====== Extrait choisi ======

« Avez-vous l’intention de faire sauter le pont ? »

2 avril 2003

New York au printemps : à Manhattan le soleil brille sur la 51ème rue. En ce dimanche matin 23 mars, je sors de l’hôtel pour aller voir mon fils, né au Guillaume Saint-Paul, et mes deux petites-filles, réunionnaises américaines, dans le quartier du Queens, juste de l’autre côté de la Rivière de l’Est (à Manhattan, on dit "East River"). Le soleil brille et, plutôt que de prendre le métro, je décide de traverser à pied en passant par le pont du Queensboro, une petite heure de marche...
Mais il y a des travaux à l’entrée du grand pont à double étage, et je ne vois pas tout de suite où se trouve l’accès pour la piste piétons (ce n’est qu’après que j’apercevrai l’écriteau signalant qu’il faut passer sous le pont et accéder de l’autre côté). Je m’approche donc de la voiture de police stationnée près des travaux pour aller aux renseignements...

====== Données enregistrées ======

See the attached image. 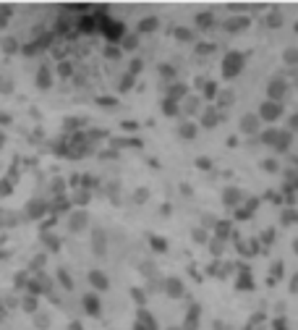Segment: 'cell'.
<instances>
[{
	"label": "cell",
	"mask_w": 298,
	"mask_h": 330,
	"mask_svg": "<svg viewBox=\"0 0 298 330\" xmlns=\"http://www.w3.org/2000/svg\"><path fill=\"white\" fill-rule=\"evenodd\" d=\"M243 66H246V55L238 50H230V52H225V58H223V76L225 79H235L241 71H243Z\"/></svg>",
	"instance_id": "cell-1"
},
{
	"label": "cell",
	"mask_w": 298,
	"mask_h": 330,
	"mask_svg": "<svg viewBox=\"0 0 298 330\" xmlns=\"http://www.w3.org/2000/svg\"><path fill=\"white\" fill-rule=\"evenodd\" d=\"M220 121H223L220 110H217L215 105H209V107H202V113H199V124H196V126H202V128H215Z\"/></svg>",
	"instance_id": "cell-7"
},
{
	"label": "cell",
	"mask_w": 298,
	"mask_h": 330,
	"mask_svg": "<svg viewBox=\"0 0 298 330\" xmlns=\"http://www.w3.org/2000/svg\"><path fill=\"white\" fill-rule=\"evenodd\" d=\"M256 199H249V202L246 204H238V207H235V218H238V220H249L251 218V215H254V210H256Z\"/></svg>",
	"instance_id": "cell-20"
},
{
	"label": "cell",
	"mask_w": 298,
	"mask_h": 330,
	"mask_svg": "<svg viewBox=\"0 0 298 330\" xmlns=\"http://www.w3.org/2000/svg\"><path fill=\"white\" fill-rule=\"evenodd\" d=\"M3 50L5 52H16L19 50V45H16V40H13V37H8V40L3 42Z\"/></svg>",
	"instance_id": "cell-47"
},
{
	"label": "cell",
	"mask_w": 298,
	"mask_h": 330,
	"mask_svg": "<svg viewBox=\"0 0 298 330\" xmlns=\"http://www.w3.org/2000/svg\"><path fill=\"white\" fill-rule=\"evenodd\" d=\"M81 306H84V312H87V314H92V317H97V314L102 312V304H99V296L97 294H84Z\"/></svg>",
	"instance_id": "cell-15"
},
{
	"label": "cell",
	"mask_w": 298,
	"mask_h": 330,
	"mask_svg": "<svg viewBox=\"0 0 298 330\" xmlns=\"http://www.w3.org/2000/svg\"><path fill=\"white\" fill-rule=\"evenodd\" d=\"M212 228H215V239H233V223H230V220H215V226H212Z\"/></svg>",
	"instance_id": "cell-17"
},
{
	"label": "cell",
	"mask_w": 298,
	"mask_h": 330,
	"mask_svg": "<svg viewBox=\"0 0 298 330\" xmlns=\"http://www.w3.org/2000/svg\"><path fill=\"white\" fill-rule=\"evenodd\" d=\"M89 228V212L87 210H73L68 215V231L71 233H84Z\"/></svg>",
	"instance_id": "cell-5"
},
{
	"label": "cell",
	"mask_w": 298,
	"mask_h": 330,
	"mask_svg": "<svg viewBox=\"0 0 298 330\" xmlns=\"http://www.w3.org/2000/svg\"><path fill=\"white\" fill-rule=\"evenodd\" d=\"M147 199H149V189H147V186L134 189V194H131V202H134V204H144Z\"/></svg>",
	"instance_id": "cell-29"
},
{
	"label": "cell",
	"mask_w": 298,
	"mask_h": 330,
	"mask_svg": "<svg viewBox=\"0 0 298 330\" xmlns=\"http://www.w3.org/2000/svg\"><path fill=\"white\" fill-rule=\"evenodd\" d=\"M141 68H144V60H141V58H134L131 63H128V71H126V74L136 79V74H141Z\"/></svg>",
	"instance_id": "cell-36"
},
{
	"label": "cell",
	"mask_w": 298,
	"mask_h": 330,
	"mask_svg": "<svg viewBox=\"0 0 298 330\" xmlns=\"http://www.w3.org/2000/svg\"><path fill=\"white\" fill-rule=\"evenodd\" d=\"M71 330H81V325H79V322H73V325H71Z\"/></svg>",
	"instance_id": "cell-57"
},
{
	"label": "cell",
	"mask_w": 298,
	"mask_h": 330,
	"mask_svg": "<svg viewBox=\"0 0 298 330\" xmlns=\"http://www.w3.org/2000/svg\"><path fill=\"white\" fill-rule=\"evenodd\" d=\"M196 168H202V171H212L215 163H212L209 157H196Z\"/></svg>",
	"instance_id": "cell-43"
},
{
	"label": "cell",
	"mask_w": 298,
	"mask_h": 330,
	"mask_svg": "<svg viewBox=\"0 0 298 330\" xmlns=\"http://www.w3.org/2000/svg\"><path fill=\"white\" fill-rule=\"evenodd\" d=\"M262 168L267 173H280V163L275 157H267V160H262Z\"/></svg>",
	"instance_id": "cell-37"
},
{
	"label": "cell",
	"mask_w": 298,
	"mask_h": 330,
	"mask_svg": "<svg viewBox=\"0 0 298 330\" xmlns=\"http://www.w3.org/2000/svg\"><path fill=\"white\" fill-rule=\"evenodd\" d=\"M162 291H165L170 299H181L183 294H186V288H183V280L175 278V275H173V278H162Z\"/></svg>",
	"instance_id": "cell-9"
},
{
	"label": "cell",
	"mask_w": 298,
	"mask_h": 330,
	"mask_svg": "<svg viewBox=\"0 0 298 330\" xmlns=\"http://www.w3.org/2000/svg\"><path fill=\"white\" fill-rule=\"evenodd\" d=\"M8 191H11V186L5 181H0V194H8Z\"/></svg>",
	"instance_id": "cell-54"
},
{
	"label": "cell",
	"mask_w": 298,
	"mask_h": 330,
	"mask_svg": "<svg viewBox=\"0 0 298 330\" xmlns=\"http://www.w3.org/2000/svg\"><path fill=\"white\" fill-rule=\"evenodd\" d=\"M173 37H175L178 42H194V40H196V32H194L191 26H175V29H173Z\"/></svg>",
	"instance_id": "cell-21"
},
{
	"label": "cell",
	"mask_w": 298,
	"mask_h": 330,
	"mask_svg": "<svg viewBox=\"0 0 298 330\" xmlns=\"http://www.w3.org/2000/svg\"><path fill=\"white\" fill-rule=\"evenodd\" d=\"M233 100H235V97H233V92H230V89H220V92H217V97H215V102H217L215 107H230V105H233Z\"/></svg>",
	"instance_id": "cell-26"
},
{
	"label": "cell",
	"mask_w": 298,
	"mask_h": 330,
	"mask_svg": "<svg viewBox=\"0 0 298 330\" xmlns=\"http://www.w3.org/2000/svg\"><path fill=\"white\" fill-rule=\"evenodd\" d=\"M217 92H220L217 81H204V84H202V100H215Z\"/></svg>",
	"instance_id": "cell-27"
},
{
	"label": "cell",
	"mask_w": 298,
	"mask_h": 330,
	"mask_svg": "<svg viewBox=\"0 0 298 330\" xmlns=\"http://www.w3.org/2000/svg\"><path fill=\"white\" fill-rule=\"evenodd\" d=\"M58 280H60V286H63V288H73V278L68 275L66 267H58Z\"/></svg>",
	"instance_id": "cell-32"
},
{
	"label": "cell",
	"mask_w": 298,
	"mask_h": 330,
	"mask_svg": "<svg viewBox=\"0 0 298 330\" xmlns=\"http://www.w3.org/2000/svg\"><path fill=\"white\" fill-rule=\"evenodd\" d=\"M136 29H139V34H152L160 29V19L157 16H144L139 24H136Z\"/></svg>",
	"instance_id": "cell-18"
},
{
	"label": "cell",
	"mask_w": 298,
	"mask_h": 330,
	"mask_svg": "<svg viewBox=\"0 0 298 330\" xmlns=\"http://www.w3.org/2000/svg\"><path fill=\"white\" fill-rule=\"evenodd\" d=\"M267 26H270V29H280L282 26V16H280V13H270V16H267Z\"/></svg>",
	"instance_id": "cell-40"
},
{
	"label": "cell",
	"mask_w": 298,
	"mask_h": 330,
	"mask_svg": "<svg viewBox=\"0 0 298 330\" xmlns=\"http://www.w3.org/2000/svg\"><path fill=\"white\" fill-rule=\"evenodd\" d=\"M262 241H264V244H272V241H275V228H267V231L262 233Z\"/></svg>",
	"instance_id": "cell-50"
},
{
	"label": "cell",
	"mask_w": 298,
	"mask_h": 330,
	"mask_svg": "<svg viewBox=\"0 0 298 330\" xmlns=\"http://www.w3.org/2000/svg\"><path fill=\"white\" fill-rule=\"evenodd\" d=\"M215 24H217V21H215V13L202 11V13H196V16H194V26H191V29H194V32H196V29H199V32H209Z\"/></svg>",
	"instance_id": "cell-11"
},
{
	"label": "cell",
	"mask_w": 298,
	"mask_h": 330,
	"mask_svg": "<svg viewBox=\"0 0 298 330\" xmlns=\"http://www.w3.org/2000/svg\"><path fill=\"white\" fill-rule=\"evenodd\" d=\"M131 87H134V76L123 74V76H120V84H118V92H128Z\"/></svg>",
	"instance_id": "cell-39"
},
{
	"label": "cell",
	"mask_w": 298,
	"mask_h": 330,
	"mask_svg": "<svg viewBox=\"0 0 298 330\" xmlns=\"http://www.w3.org/2000/svg\"><path fill=\"white\" fill-rule=\"evenodd\" d=\"M238 128H241V134H246V136H256L262 131V121L256 118V113H243L241 121H238Z\"/></svg>",
	"instance_id": "cell-6"
},
{
	"label": "cell",
	"mask_w": 298,
	"mask_h": 330,
	"mask_svg": "<svg viewBox=\"0 0 298 330\" xmlns=\"http://www.w3.org/2000/svg\"><path fill=\"white\" fill-rule=\"evenodd\" d=\"M21 306H24V312L34 314V312H37V306H40V304H37V296L32 294V296H24V302H21Z\"/></svg>",
	"instance_id": "cell-33"
},
{
	"label": "cell",
	"mask_w": 298,
	"mask_h": 330,
	"mask_svg": "<svg viewBox=\"0 0 298 330\" xmlns=\"http://www.w3.org/2000/svg\"><path fill=\"white\" fill-rule=\"evenodd\" d=\"M217 48H215V45H196V52H199V55H209V52H215Z\"/></svg>",
	"instance_id": "cell-46"
},
{
	"label": "cell",
	"mask_w": 298,
	"mask_h": 330,
	"mask_svg": "<svg viewBox=\"0 0 298 330\" xmlns=\"http://www.w3.org/2000/svg\"><path fill=\"white\" fill-rule=\"evenodd\" d=\"M191 239H194L196 244H207L209 241V231H207V228H202V226H196L194 231H191Z\"/></svg>",
	"instance_id": "cell-30"
},
{
	"label": "cell",
	"mask_w": 298,
	"mask_h": 330,
	"mask_svg": "<svg viewBox=\"0 0 298 330\" xmlns=\"http://www.w3.org/2000/svg\"><path fill=\"white\" fill-rule=\"evenodd\" d=\"M215 215H204V220H202V228H212V226H215Z\"/></svg>",
	"instance_id": "cell-52"
},
{
	"label": "cell",
	"mask_w": 298,
	"mask_h": 330,
	"mask_svg": "<svg viewBox=\"0 0 298 330\" xmlns=\"http://www.w3.org/2000/svg\"><path fill=\"white\" fill-rule=\"evenodd\" d=\"M105 58L118 60V58H120V48H108V50H105Z\"/></svg>",
	"instance_id": "cell-49"
},
{
	"label": "cell",
	"mask_w": 298,
	"mask_h": 330,
	"mask_svg": "<svg viewBox=\"0 0 298 330\" xmlns=\"http://www.w3.org/2000/svg\"><path fill=\"white\" fill-rule=\"evenodd\" d=\"M282 63H285L288 68H296L298 66V48H296V45H290V48L282 50Z\"/></svg>",
	"instance_id": "cell-23"
},
{
	"label": "cell",
	"mask_w": 298,
	"mask_h": 330,
	"mask_svg": "<svg viewBox=\"0 0 298 330\" xmlns=\"http://www.w3.org/2000/svg\"><path fill=\"white\" fill-rule=\"evenodd\" d=\"M167 330H183V328H167Z\"/></svg>",
	"instance_id": "cell-58"
},
{
	"label": "cell",
	"mask_w": 298,
	"mask_h": 330,
	"mask_svg": "<svg viewBox=\"0 0 298 330\" xmlns=\"http://www.w3.org/2000/svg\"><path fill=\"white\" fill-rule=\"evenodd\" d=\"M92 241H94V254L102 257L105 254V233L102 231H94V239H92Z\"/></svg>",
	"instance_id": "cell-31"
},
{
	"label": "cell",
	"mask_w": 298,
	"mask_h": 330,
	"mask_svg": "<svg viewBox=\"0 0 298 330\" xmlns=\"http://www.w3.org/2000/svg\"><path fill=\"white\" fill-rule=\"evenodd\" d=\"M3 147H5V134L0 131V150H3Z\"/></svg>",
	"instance_id": "cell-56"
},
{
	"label": "cell",
	"mask_w": 298,
	"mask_h": 330,
	"mask_svg": "<svg viewBox=\"0 0 298 330\" xmlns=\"http://www.w3.org/2000/svg\"><path fill=\"white\" fill-rule=\"evenodd\" d=\"M282 116H285V105L272 102V100H264V102L259 105V113H256V118L262 121V124H277Z\"/></svg>",
	"instance_id": "cell-2"
},
{
	"label": "cell",
	"mask_w": 298,
	"mask_h": 330,
	"mask_svg": "<svg viewBox=\"0 0 298 330\" xmlns=\"http://www.w3.org/2000/svg\"><path fill=\"white\" fill-rule=\"evenodd\" d=\"M249 24H251L249 19H243V16H235V19H230V21H225V32H230V34H238V32H243V29H249Z\"/></svg>",
	"instance_id": "cell-19"
},
{
	"label": "cell",
	"mask_w": 298,
	"mask_h": 330,
	"mask_svg": "<svg viewBox=\"0 0 298 330\" xmlns=\"http://www.w3.org/2000/svg\"><path fill=\"white\" fill-rule=\"evenodd\" d=\"M3 257H5V254H3V252H0V259H3Z\"/></svg>",
	"instance_id": "cell-59"
},
{
	"label": "cell",
	"mask_w": 298,
	"mask_h": 330,
	"mask_svg": "<svg viewBox=\"0 0 298 330\" xmlns=\"http://www.w3.org/2000/svg\"><path fill=\"white\" fill-rule=\"evenodd\" d=\"M162 116H167V118H178L181 116V105L175 102V100H162Z\"/></svg>",
	"instance_id": "cell-25"
},
{
	"label": "cell",
	"mask_w": 298,
	"mask_h": 330,
	"mask_svg": "<svg viewBox=\"0 0 298 330\" xmlns=\"http://www.w3.org/2000/svg\"><path fill=\"white\" fill-rule=\"evenodd\" d=\"M131 296L136 299V304H139V306H144V304H147V294H144L141 288H134V291H131Z\"/></svg>",
	"instance_id": "cell-44"
},
{
	"label": "cell",
	"mask_w": 298,
	"mask_h": 330,
	"mask_svg": "<svg viewBox=\"0 0 298 330\" xmlns=\"http://www.w3.org/2000/svg\"><path fill=\"white\" fill-rule=\"evenodd\" d=\"M207 244H209V252H212L215 257L223 254V249H225V241H223V239H209Z\"/></svg>",
	"instance_id": "cell-35"
},
{
	"label": "cell",
	"mask_w": 298,
	"mask_h": 330,
	"mask_svg": "<svg viewBox=\"0 0 298 330\" xmlns=\"http://www.w3.org/2000/svg\"><path fill=\"white\" fill-rule=\"evenodd\" d=\"M181 116H199V113H202V97H196V95H186L181 100Z\"/></svg>",
	"instance_id": "cell-8"
},
{
	"label": "cell",
	"mask_w": 298,
	"mask_h": 330,
	"mask_svg": "<svg viewBox=\"0 0 298 330\" xmlns=\"http://www.w3.org/2000/svg\"><path fill=\"white\" fill-rule=\"evenodd\" d=\"M136 45H139V42H136V37H128V40L123 42V50H134Z\"/></svg>",
	"instance_id": "cell-53"
},
{
	"label": "cell",
	"mask_w": 298,
	"mask_h": 330,
	"mask_svg": "<svg viewBox=\"0 0 298 330\" xmlns=\"http://www.w3.org/2000/svg\"><path fill=\"white\" fill-rule=\"evenodd\" d=\"M47 210V204L42 202V199H32V202L26 204V218H32V220H37L40 215Z\"/></svg>",
	"instance_id": "cell-22"
},
{
	"label": "cell",
	"mask_w": 298,
	"mask_h": 330,
	"mask_svg": "<svg viewBox=\"0 0 298 330\" xmlns=\"http://www.w3.org/2000/svg\"><path fill=\"white\" fill-rule=\"evenodd\" d=\"M149 244H152V249H157V252H165L167 249V244L162 241V236H149Z\"/></svg>",
	"instance_id": "cell-41"
},
{
	"label": "cell",
	"mask_w": 298,
	"mask_h": 330,
	"mask_svg": "<svg viewBox=\"0 0 298 330\" xmlns=\"http://www.w3.org/2000/svg\"><path fill=\"white\" fill-rule=\"evenodd\" d=\"M288 81L285 76H272L270 84H267V100H272V102H282V100L288 97Z\"/></svg>",
	"instance_id": "cell-3"
},
{
	"label": "cell",
	"mask_w": 298,
	"mask_h": 330,
	"mask_svg": "<svg viewBox=\"0 0 298 330\" xmlns=\"http://www.w3.org/2000/svg\"><path fill=\"white\" fill-rule=\"evenodd\" d=\"M293 147V134L285 131V128H275V136L270 142V150H275L277 155H285V152Z\"/></svg>",
	"instance_id": "cell-4"
},
{
	"label": "cell",
	"mask_w": 298,
	"mask_h": 330,
	"mask_svg": "<svg viewBox=\"0 0 298 330\" xmlns=\"http://www.w3.org/2000/svg\"><path fill=\"white\" fill-rule=\"evenodd\" d=\"M71 71H73L71 63H60V66H58V74H60V76H71Z\"/></svg>",
	"instance_id": "cell-51"
},
{
	"label": "cell",
	"mask_w": 298,
	"mask_h": 330,
	"mask_svg": "<svg viewBox=\"0 0 298 330\" xmlns=\"http://www.w3.org/2000/svg\"><path fill=\"white\" fill-rule=\"evenodd\" d=\"M87 280H89V286L94 288V291H108L110 288V278L102 270H89Z\"/></svg>",
	"instance_id": "cell-12"
},
{
	"label": "cell",
	"mask_w": 298,
	"mask_h": 330,
	"mask_svg": "<svg viewBox=\"0 0 298 330\" xmlns=\"http://www.w3.org/2000/svg\"><path fill=\"white\" fill-rule=\"evenodd\" d=\"M223 204L230 207V210H235L238 204H243V191L238 186H225L223 189Z\"/></svg>",
	"instance_id": "cell-10"
},
{
	"label": "cell",
	"mask_w": 298,
	"mask_h": 330,
	"mask_svg": "<svg viewBox=\"0 0 298 330\" xmlns=\"http://www.w3.org/2000/svg\"><path fill=\"white\" fill-rule=\"evenodd\" d=\"M11 13H13V8H11V5H0V29H5V26H8Z\"/></svg>",
	"instance_id": "cell-34"
},
{
	"label": "cell",
	"mask_w": 298,
	"mask_h": 330,
	"mask_svg": "<svg viewBox=\"0 0 298 330\" xmlns=\"http://www.w3.org/2000/svg\"><path fill=\"white\" fill-rule=\"evenodd\" d=\"M296 220H298V212L293 210V207H285V210L280 212V223L282 226H293Z\"/></svg>",
	"instance_id": "cell-28"
},
{
	"label": "cell",
	"mask_w": 298,
	"mask_h": 330,
	"mask_svg": "<svg viewBox=\"0 0 298 330\" xmlns=\"http://www.w3.org/2000/svg\"><path fill=\"white\" fill-rule=\"evenodd\" d=\"M272 330H288V320L285 317H277L272 322Z\"/></svg>",
	"instance_id": "cell-48"
},
{
	"label": "cell",
	"mask_w": 298,
	"mask_h": 330,
	"mask_svg": "<svg viewBox=\"0 0 298 330\" xmlns=\"http://www.w3.org/2000/svg\"><path fill=\"white\" fill-rule=\"evenodd\" d=\"M52 79H55V76H52V68H50V66H40V68H37L34 84H37L40 89H50V87H52Z\"/></svg>",
	"instance_id": "cell-13"
},
{
	"label": "cell",
	"mask_w": 298,
	"mask_h": 330,
	"mask_svg": "<svg viewBox=\"0 0 298 330\" xmlns=\"http://www.w3.org/2000/svg\"><path fill=\"white\" fill-rule=\"evenodd\" d=\"M181 191H183L186 197H191V186H188V183H183V186H181Z\"/></svg>",
	"instance_id": "cell-55"
},
{
	"label": "cell",
	"mask_w": 298,
	"mask_h": 330,
	"mask_svg": "<svg viewBox=\"0 0 298 330\" xmlns=\"http://www.w3.org/2000/svg\"><path fill=\"white\" fill-rule=\"evenodd\" d=\"M188 95V84H183V81H170L167 84V100H175V102H181L183 97Z\"/></svg>",
	"instance_id": "cell-16"
},
{
	"label": "cell",
	"mask_w": 298,
	"mask_h": 330,
	"mask_svg": "<svg viewBox=\"0 0 298 330\" xmlns=\"http://www.w3.org/2000/svg\"><path fill=\"white\" fill-rule=\"evenodd\" d=\"M178 136L183 142H194L199 136V126L194 124V121H181L178 124Z\"/></svg>",
	"instance_id": "cell-14"
},
{
	"label": "cell",
	"mask_w": 298,
	"mask_h": 330,
	"mask_svg": "<svg viewBox=\"0 0 298 330\" xmlns=\"http://www.w3.org/2000/svg\"><path fill=\"white\" fill-rule=\"evenodd\" d=\"M238 288H251V275H249L246 267H243V275L238 278Z\"/></svg>",
	"instance_id": "cell-45"
},
{
	"label": "cell",
	"mask_w": 298,
	"mask_h": 330,
	"mask_svg": "<svg viewBox=\"0 0 298 330\" xmlns=\"http://www.w3.org/2000/svg\"><path fill=\"white\" fill-rule=\"evenodd\" d=\"M34 325L40 328V330L50 328V317H47V314H42V312H34Z\"/></svg>",
	"instance_id": "cell-38"
},
{
	"label": "cell",
	"mask_w": 298,
	"mask_h": 330,
	"mask_svg": "<svg viewBox=\"0 0 298 330\" xmlns=\"http://www.w3.org/2000/svg\"><path fill=\"white\" fill-rule=\"evenodd\" d=\"M157 74H160V79H162V81H167V84H170V81H175V66H173V63H167V60H165V63H160V66H157Z\"/></svg>",
	"instance_id": "cell-24"
},
{
	"label": "cell",
	"mask_w": 298,
	"mask_h": 330,
	"mask_svg": "<svg viewBox=\"0 0 298 330\" xmlns=\"http://www.w3.org/2000/svg\"><path fill=\"white\" fill-rule=\"evenodd\" d=\"M45 244H47V247H50V252H58L60 249V239H58V236H45Z\"/></svg>",
	"instance_id": "cell-42"
}]
</instances>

======

» Consignes de travail
Indiquez si chacune des affirmations suivantes concorde avec l'extrait choisi, en répondant par oui ou par non et en citant mot pour mot les termes de l'extrait qui tranchent. 1. Le trajet vers le Queens se fait en métro. 2. Le pont dont il est question compte deux étages. 3. Une voiture de police est stationnée près des travaux.

» Réponse complète
1. Non : « plutôt que de prendre le métro, je décide de traverser à pied »
2. Oui : « grand pont à double étage »
3. Oui : « la voiture de police stationnée près des travaux »